Women More Likely to Be Expelled Under 'Don't Ask, Don’t Tell'
Government statistics show that more than 619 men and women were discharged last year because of their sexual orientation. Of those, one-third were women -- even though they account for 15 percent of all active-duty and reserve members.
"It's very clear the military comes down harder on women than on men, but the question of whether they come down harder on lesbians than on gay men is harder to answer," said Aaron Belkin, director of the Palm Center, a University of California, Santa Barbara, center specializing in gays and the military. "We don't know whether the statistics reflect lesbian-baiting or just a higher rate of lesbians in the military."
The Palm Center obtained the statistics from the Pentagon and released them Thursday.
Pentagon spokeswoman Cynthia Smith said officials will not look into the matter because even inquiring about it might violate the 1993 policy, which says gay men and lesbians in the military cannot be investigated or punished as long as they keep their sexual orientation to themselves.
"If we did investigate it, we would have to ask questions, and we aren't supposed to ask any questions," Smith said.
On Saturday, President Barack Obama is scheduled to deliver the keynote address at a fundraising dinner for the nation's largest gay rights group.
Activists have begun to step up pressure on Obama to sign an executive order repealing the gay ban in the military. A White House spokesman said the president "is intent on making progress" on the issue.

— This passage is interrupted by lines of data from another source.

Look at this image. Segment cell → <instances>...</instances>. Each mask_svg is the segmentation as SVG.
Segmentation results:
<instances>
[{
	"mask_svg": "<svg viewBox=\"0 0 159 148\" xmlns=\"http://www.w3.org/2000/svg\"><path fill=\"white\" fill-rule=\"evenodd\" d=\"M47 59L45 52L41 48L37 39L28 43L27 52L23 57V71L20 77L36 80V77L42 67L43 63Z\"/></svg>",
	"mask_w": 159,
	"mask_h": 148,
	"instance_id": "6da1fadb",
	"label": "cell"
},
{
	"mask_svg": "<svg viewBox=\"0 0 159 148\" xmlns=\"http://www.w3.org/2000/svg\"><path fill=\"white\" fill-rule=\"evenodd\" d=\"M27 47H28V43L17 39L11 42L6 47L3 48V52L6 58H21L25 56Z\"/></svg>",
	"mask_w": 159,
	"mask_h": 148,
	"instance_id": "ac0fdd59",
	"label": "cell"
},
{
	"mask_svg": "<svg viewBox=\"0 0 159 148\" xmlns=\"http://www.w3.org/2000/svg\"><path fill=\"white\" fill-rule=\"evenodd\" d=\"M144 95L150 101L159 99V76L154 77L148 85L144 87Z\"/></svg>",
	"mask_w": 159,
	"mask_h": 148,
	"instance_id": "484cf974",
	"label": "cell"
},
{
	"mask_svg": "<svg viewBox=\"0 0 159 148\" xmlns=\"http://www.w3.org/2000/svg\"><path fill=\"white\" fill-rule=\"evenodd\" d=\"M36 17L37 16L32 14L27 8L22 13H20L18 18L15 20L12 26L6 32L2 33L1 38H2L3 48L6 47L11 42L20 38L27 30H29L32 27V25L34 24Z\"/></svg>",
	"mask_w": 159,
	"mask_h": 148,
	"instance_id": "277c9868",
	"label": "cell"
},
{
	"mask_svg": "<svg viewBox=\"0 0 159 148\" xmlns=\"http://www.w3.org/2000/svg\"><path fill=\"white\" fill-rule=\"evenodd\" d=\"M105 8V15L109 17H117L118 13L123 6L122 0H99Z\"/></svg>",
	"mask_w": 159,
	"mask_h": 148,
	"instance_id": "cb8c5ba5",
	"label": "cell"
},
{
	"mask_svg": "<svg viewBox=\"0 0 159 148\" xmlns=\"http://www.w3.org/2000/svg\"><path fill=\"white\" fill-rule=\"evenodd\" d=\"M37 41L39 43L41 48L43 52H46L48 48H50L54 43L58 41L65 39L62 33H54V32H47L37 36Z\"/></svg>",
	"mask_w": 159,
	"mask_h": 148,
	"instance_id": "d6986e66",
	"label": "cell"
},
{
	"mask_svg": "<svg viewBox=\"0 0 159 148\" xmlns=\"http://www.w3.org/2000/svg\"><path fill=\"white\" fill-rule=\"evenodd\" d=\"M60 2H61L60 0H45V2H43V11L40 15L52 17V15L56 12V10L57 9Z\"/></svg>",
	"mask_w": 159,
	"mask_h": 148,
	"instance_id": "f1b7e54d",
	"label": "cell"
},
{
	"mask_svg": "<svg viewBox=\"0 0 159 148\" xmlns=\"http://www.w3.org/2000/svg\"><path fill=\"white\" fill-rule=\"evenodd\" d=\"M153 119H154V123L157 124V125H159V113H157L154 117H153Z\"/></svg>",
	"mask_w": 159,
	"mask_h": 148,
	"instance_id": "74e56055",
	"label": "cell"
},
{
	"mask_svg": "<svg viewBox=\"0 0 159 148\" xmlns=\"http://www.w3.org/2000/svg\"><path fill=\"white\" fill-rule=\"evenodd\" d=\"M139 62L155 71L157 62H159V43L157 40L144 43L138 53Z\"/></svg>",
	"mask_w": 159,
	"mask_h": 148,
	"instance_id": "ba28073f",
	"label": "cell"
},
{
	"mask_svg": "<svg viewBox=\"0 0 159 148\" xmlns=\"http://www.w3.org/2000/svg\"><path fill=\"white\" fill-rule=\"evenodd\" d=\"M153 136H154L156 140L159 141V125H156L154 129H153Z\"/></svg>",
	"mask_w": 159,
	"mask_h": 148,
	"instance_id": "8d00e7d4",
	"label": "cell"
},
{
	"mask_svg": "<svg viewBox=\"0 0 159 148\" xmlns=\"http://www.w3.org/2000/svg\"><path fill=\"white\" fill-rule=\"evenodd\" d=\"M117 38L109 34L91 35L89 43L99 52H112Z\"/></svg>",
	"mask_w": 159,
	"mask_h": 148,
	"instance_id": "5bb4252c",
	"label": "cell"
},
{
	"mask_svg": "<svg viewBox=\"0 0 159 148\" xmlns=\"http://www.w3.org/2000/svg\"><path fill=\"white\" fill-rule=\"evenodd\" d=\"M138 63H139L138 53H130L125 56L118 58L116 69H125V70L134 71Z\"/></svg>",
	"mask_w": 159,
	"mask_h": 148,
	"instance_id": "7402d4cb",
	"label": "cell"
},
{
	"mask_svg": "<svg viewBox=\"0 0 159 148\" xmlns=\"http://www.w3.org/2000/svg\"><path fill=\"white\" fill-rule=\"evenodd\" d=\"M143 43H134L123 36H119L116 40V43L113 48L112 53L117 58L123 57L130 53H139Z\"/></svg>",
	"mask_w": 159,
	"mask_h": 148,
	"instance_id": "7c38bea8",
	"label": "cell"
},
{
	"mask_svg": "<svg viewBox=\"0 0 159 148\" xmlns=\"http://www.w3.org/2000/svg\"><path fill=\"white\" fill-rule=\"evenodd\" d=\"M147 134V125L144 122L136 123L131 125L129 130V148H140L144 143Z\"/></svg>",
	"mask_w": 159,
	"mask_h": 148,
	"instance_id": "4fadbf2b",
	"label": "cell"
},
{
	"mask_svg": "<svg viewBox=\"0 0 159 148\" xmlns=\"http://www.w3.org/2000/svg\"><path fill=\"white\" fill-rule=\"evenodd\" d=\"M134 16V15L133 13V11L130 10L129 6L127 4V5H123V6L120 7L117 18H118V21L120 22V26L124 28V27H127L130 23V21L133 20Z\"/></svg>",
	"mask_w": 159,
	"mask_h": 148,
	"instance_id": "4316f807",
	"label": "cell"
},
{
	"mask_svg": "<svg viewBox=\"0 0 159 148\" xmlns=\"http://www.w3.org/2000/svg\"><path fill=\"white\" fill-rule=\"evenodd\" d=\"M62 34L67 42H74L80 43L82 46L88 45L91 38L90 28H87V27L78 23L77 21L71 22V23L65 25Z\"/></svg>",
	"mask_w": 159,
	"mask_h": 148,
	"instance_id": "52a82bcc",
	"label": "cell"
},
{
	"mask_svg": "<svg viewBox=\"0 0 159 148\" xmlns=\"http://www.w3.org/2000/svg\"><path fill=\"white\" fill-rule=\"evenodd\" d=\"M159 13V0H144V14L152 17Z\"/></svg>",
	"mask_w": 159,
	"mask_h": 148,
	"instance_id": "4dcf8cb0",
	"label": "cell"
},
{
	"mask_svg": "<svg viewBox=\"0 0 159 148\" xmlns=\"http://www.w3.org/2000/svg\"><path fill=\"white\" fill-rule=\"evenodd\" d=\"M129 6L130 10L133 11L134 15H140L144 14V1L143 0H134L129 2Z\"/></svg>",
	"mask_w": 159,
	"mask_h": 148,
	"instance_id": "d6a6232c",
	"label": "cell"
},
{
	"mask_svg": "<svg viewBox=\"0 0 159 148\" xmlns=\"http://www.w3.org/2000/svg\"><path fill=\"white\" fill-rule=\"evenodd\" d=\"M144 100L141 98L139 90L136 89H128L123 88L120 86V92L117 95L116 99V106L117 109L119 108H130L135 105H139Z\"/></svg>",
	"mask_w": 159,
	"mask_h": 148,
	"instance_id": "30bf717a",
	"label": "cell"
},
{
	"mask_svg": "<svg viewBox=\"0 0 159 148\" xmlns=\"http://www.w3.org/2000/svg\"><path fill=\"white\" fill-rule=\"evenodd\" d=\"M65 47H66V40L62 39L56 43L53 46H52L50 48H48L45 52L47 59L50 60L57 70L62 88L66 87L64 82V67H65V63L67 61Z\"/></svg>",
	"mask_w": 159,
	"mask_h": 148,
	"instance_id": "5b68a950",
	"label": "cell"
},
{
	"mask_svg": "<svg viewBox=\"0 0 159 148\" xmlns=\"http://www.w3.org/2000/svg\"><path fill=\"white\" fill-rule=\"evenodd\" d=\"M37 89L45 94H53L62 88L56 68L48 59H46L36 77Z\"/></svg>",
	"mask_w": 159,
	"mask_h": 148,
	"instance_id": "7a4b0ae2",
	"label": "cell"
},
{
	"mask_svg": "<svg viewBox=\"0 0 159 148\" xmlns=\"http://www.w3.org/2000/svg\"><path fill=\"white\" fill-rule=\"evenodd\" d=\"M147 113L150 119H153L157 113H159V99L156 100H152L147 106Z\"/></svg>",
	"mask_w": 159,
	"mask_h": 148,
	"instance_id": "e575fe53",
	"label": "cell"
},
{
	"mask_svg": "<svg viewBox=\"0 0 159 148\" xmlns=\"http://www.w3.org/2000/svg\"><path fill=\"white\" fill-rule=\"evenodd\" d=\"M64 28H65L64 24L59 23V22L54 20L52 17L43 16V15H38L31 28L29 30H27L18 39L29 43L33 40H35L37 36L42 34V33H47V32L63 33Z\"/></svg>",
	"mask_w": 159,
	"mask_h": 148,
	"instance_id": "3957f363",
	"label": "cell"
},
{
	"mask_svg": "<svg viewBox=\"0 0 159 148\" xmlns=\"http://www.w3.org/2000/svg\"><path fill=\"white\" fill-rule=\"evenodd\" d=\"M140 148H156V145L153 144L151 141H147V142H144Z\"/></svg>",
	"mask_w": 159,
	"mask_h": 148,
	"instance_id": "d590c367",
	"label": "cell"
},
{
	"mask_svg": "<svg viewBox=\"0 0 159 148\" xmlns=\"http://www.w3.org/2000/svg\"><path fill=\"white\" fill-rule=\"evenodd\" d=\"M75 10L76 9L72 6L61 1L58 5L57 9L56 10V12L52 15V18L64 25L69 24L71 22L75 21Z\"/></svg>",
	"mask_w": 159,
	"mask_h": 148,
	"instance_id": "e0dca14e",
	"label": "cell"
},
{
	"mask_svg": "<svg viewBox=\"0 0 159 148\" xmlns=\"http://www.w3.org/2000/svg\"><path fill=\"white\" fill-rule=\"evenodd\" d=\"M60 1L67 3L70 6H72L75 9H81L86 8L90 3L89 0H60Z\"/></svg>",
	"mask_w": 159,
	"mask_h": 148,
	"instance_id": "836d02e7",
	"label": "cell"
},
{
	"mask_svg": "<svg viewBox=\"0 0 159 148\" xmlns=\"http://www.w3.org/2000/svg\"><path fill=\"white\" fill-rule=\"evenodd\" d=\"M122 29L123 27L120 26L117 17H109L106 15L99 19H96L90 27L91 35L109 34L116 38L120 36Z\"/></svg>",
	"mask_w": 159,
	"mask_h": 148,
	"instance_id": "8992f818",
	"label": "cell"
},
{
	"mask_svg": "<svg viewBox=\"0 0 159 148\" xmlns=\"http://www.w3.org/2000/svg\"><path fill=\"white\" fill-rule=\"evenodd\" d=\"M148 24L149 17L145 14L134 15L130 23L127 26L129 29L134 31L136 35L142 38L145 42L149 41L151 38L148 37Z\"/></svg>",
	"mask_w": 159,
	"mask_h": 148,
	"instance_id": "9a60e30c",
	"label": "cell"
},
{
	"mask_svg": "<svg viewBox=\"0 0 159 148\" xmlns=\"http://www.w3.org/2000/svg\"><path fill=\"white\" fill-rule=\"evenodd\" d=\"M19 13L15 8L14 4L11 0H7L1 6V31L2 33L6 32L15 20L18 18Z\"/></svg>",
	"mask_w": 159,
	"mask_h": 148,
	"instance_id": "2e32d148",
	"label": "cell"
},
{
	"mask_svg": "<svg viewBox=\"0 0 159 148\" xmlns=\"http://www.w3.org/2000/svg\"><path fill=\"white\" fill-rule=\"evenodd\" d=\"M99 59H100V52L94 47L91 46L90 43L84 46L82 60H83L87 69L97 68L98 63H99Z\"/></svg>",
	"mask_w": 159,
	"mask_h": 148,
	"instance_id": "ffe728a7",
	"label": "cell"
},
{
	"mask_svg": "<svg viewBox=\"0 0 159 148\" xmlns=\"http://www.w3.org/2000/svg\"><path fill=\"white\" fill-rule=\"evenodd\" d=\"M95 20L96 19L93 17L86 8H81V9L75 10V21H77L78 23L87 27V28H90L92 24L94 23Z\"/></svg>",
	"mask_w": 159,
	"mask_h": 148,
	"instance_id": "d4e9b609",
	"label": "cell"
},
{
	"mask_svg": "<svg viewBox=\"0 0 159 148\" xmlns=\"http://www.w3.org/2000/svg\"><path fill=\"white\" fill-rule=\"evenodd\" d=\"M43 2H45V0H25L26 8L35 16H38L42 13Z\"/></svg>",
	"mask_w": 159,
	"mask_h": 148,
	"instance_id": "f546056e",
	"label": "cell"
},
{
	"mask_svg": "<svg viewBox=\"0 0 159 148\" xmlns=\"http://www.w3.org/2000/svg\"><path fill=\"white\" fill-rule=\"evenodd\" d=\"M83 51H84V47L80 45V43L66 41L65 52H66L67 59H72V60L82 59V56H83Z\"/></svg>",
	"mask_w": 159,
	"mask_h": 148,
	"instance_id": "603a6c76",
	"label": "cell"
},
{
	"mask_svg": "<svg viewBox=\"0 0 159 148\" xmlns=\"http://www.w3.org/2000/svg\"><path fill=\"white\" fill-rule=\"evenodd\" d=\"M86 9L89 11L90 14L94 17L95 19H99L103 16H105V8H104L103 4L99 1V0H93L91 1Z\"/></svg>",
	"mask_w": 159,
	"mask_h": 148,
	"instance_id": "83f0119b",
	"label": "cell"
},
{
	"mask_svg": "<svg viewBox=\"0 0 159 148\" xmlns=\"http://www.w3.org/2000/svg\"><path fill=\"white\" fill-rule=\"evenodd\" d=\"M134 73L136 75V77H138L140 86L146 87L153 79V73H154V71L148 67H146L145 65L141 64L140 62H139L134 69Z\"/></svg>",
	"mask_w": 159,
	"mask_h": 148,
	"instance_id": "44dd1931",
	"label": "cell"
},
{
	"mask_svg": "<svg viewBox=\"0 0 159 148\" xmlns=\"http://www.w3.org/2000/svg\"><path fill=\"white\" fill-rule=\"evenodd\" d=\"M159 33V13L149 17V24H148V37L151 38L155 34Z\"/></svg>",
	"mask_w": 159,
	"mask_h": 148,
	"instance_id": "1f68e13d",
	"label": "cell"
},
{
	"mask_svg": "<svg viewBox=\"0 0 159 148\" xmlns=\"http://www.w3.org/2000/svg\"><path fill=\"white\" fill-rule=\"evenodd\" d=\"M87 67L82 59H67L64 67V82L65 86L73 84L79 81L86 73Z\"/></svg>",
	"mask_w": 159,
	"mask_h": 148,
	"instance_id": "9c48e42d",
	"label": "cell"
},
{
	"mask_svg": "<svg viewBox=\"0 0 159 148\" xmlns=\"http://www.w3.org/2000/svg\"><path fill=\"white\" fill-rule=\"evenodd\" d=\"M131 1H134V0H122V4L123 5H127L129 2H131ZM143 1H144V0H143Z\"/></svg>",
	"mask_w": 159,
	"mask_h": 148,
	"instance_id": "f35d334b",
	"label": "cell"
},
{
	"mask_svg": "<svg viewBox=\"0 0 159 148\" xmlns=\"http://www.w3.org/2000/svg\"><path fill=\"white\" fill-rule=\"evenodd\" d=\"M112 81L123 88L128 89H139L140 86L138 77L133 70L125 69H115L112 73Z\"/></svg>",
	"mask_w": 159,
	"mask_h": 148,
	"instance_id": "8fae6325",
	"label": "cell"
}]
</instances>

In the Army, women accounted for 14 percent of personnel and 36 percent of the "don't ask, don't tell" discharges in 2008; in the Navy, it was 14 percent of the personnel and 23 percent of the discharges, and in the Marines, 6 percent and 18 percent.
The disparity was particularly striking in the Air Force, where women represented 20 percent of all personnel but 61 percent of those expelled. That is a significant jump from the previous year and marks the first time women in any branch of the military constituted a majority of those dismissed under "don't ask, don't tell," researchers said.
In 2007, 49 percent of Air Force personnel discharged for being gay were women.
Some women who served in the military said the gap could be a result of "lesbian-baiting" rumors and investigations that arise when women rebuff sexual overtures from male colleagues or do not meet traditional notions of feminine beauty.
"Often times the lesbians under my command were under scrutiny by the same men who were also sexually harassing straight women, so it was this kind of sexist undercurrent of 'You don't belong here,'" said Anuradha Bhagwati, a former Marine who founded the Service Women's Action Network, an advocacy group.
Julianne Sohn, the lone female Marine officer discharged under the policy last year, was a lieutenant who had served a seven-month tour in Iraq as a reservist when she received a telephone call at home from a lieutenant colonel informing her she was under investigation for being a lesbian.
The call was not a surprise. Some of her fellow Marines, who knew about her sexual orientation, had given her a heads-up a few months before.
Sohn had been speaking publicly about her experience as a gay officer as part of an organized effort to spotlight the costs of "don't ask, don't tell." She said she could not respond honestly when colleagues wanted to know why she did not have a boyfriend, and said she asked her brothers to contact her girlfriend if she were killed in Iraq because she did not want to list a woman as her next of kin.
Sohn, 33, who now works as a police officer in Los Angeles, said hearing the investigating officer read her the military's equivalent of a criminal suspect's Miranda warning over the phone was a fresh insult.
"The way I look at is, all I've done is tell my story," said Sohn, who did not fight the inquiry and was honorably discharged. "I wanted to serve, and I did serve."